Though not a man of them knew wherefore:

  When Gospel-Trumpeter, surrounded

  With long-ear'd rout, to battle sounded,

  And pulpit, drum ecclesiastick,

  Was beat with fist, instead of a stick;

  Then did Sir Knight abandon dwelling,

  And out he rode a-colonelling…

  Sir Samuel Luke was a Bedfordshire knight of approximately forty years. That is to say, since he was very particular, in the early March of 1644 he was still forty, but by the end of the month he was forty-one. Gideon Jukes might have made a pocketbook note of the date, had he known he was to encounter a famous man, a man who was fingered many years later as the original of the lead figure in Samuel Butler's popular chivalric satire Hudibras. As a printer he had an interest in bestsellers.

  However, Gideon knew what he liked in literature, and it was never mock-heroic poetry. Besides, Butler claimed that Hudibras was modelled on a Devon man.

  Sweating with apprehension and struggling for breath as the horse painfully bounced him about, Gideon was taken a day and a half's ride, including a night when he lay trussed up on straw in stables at Dunstable. He offered to give his parole but was told parole was only for officers; spies were hog-tied until they were hanged.

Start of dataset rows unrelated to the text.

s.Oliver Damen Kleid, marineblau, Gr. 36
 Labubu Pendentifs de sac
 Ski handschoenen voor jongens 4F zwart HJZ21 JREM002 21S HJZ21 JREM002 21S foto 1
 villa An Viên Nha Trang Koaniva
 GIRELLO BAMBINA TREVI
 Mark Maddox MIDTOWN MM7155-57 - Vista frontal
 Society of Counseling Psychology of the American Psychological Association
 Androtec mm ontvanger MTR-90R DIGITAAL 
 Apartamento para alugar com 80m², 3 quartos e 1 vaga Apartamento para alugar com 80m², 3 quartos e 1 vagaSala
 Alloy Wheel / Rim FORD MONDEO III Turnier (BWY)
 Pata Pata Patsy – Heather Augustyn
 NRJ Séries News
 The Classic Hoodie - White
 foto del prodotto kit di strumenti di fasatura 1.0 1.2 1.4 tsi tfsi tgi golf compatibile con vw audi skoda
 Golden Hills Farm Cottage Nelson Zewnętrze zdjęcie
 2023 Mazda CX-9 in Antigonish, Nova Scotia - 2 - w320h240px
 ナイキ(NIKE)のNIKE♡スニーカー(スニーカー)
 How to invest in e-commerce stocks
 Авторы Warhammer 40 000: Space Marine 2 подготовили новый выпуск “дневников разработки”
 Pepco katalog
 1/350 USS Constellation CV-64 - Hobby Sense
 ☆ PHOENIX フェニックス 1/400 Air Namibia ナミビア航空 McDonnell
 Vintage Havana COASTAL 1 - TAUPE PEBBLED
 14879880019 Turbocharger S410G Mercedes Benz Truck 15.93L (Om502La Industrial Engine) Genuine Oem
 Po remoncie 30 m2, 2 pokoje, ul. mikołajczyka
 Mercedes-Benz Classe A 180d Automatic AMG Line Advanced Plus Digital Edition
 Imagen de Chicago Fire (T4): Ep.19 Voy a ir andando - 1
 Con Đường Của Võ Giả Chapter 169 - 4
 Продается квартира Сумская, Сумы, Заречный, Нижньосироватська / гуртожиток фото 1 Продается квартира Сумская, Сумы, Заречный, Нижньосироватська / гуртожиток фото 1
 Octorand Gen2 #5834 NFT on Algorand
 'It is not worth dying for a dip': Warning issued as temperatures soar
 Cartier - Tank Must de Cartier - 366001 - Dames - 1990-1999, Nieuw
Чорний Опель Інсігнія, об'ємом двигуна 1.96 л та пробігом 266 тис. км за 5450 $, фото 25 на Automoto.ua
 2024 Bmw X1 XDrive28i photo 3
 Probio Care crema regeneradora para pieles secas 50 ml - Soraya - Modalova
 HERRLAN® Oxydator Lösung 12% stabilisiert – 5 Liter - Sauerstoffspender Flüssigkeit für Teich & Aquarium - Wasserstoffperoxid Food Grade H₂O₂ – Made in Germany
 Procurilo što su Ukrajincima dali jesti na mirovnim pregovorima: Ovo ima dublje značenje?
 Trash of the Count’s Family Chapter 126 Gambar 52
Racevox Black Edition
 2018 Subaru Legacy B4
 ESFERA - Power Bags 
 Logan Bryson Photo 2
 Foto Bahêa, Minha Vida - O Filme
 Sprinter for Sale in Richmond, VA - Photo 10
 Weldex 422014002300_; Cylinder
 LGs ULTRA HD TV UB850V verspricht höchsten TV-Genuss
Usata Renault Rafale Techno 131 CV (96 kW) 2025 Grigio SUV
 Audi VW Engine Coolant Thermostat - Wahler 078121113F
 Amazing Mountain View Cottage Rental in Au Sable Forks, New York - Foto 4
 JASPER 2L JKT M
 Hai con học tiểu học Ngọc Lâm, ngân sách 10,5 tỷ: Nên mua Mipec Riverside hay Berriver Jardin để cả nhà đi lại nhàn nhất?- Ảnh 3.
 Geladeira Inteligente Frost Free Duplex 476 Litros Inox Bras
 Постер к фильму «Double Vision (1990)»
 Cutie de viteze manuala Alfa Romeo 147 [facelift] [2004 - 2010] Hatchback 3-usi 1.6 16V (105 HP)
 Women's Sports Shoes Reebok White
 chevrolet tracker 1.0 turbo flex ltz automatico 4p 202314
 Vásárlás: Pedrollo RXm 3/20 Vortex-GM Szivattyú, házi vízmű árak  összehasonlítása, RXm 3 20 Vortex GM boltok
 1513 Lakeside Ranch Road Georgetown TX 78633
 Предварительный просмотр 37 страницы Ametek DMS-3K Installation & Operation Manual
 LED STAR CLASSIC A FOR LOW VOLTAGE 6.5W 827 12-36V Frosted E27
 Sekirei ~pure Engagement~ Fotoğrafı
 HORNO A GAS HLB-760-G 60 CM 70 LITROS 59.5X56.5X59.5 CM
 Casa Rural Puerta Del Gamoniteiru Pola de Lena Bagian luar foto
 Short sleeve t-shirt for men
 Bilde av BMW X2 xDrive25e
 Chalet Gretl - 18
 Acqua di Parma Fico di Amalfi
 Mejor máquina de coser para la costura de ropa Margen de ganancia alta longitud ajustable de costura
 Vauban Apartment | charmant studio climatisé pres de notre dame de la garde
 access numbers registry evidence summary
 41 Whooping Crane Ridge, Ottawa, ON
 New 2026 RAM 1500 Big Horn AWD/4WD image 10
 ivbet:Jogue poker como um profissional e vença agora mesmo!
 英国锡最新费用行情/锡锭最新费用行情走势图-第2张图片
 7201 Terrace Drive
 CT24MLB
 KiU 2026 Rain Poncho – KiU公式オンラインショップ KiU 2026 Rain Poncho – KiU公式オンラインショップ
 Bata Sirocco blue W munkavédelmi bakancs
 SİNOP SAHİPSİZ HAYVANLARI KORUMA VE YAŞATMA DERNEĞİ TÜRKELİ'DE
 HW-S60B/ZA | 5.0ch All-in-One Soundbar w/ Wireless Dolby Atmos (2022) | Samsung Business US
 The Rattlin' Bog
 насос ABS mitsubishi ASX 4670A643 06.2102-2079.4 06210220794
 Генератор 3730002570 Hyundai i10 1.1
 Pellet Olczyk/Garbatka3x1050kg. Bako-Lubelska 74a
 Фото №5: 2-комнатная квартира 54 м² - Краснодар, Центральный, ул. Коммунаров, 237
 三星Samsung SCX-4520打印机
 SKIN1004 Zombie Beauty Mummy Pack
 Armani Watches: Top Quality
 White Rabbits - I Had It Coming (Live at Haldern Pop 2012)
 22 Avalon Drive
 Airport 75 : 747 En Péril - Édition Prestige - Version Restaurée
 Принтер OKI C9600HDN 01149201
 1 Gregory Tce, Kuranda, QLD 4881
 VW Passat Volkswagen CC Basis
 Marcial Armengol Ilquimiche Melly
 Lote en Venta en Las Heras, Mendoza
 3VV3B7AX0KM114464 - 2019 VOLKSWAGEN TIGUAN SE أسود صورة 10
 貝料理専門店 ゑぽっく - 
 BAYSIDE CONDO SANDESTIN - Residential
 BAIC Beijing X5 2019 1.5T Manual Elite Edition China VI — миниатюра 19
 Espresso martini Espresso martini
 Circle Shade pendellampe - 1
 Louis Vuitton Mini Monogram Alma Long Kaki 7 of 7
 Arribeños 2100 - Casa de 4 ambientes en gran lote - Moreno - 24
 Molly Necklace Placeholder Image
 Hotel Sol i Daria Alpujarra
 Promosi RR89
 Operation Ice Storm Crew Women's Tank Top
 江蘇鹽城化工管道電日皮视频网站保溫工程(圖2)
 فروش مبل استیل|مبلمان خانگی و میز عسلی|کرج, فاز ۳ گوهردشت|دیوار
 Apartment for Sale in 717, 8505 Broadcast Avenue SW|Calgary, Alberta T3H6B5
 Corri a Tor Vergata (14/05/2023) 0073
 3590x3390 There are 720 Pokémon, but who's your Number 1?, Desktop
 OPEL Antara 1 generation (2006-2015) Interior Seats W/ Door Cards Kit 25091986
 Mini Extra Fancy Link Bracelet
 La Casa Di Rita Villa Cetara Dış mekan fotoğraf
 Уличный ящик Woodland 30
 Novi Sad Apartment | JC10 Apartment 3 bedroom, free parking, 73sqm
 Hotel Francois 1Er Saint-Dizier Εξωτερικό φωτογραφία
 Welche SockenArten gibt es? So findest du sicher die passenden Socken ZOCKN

  These dragoons were artists in causing apprehension. There was nothing like dangling upside down with his face against a hot, hairy horse to convince a prisoner to confess.

  The ride ended at last at a walled market town in a part of the country unfamiliar to Gideon. They had travelled north-west, to where Bedfordshire met Northamptonshire. He regarded this as wilderness.

  When the horses slowed to a stop, other beasts neighed greetings from close by. Gideon could hear the familiar unhurried noise of a musket-barrel being cleaned inside with a scouring tool. There were men's voices, leisurely and with occasional laughter, along with a faint waft of tobacco smoke. Their accents were English, though to a nervous Londoner they smacked discouragingly of marsh and fen. Gideon and Lambert reckoned that everyone in the Midlands had cowpox and no sense of humour, while all East Anglians had webbed feet and three ears.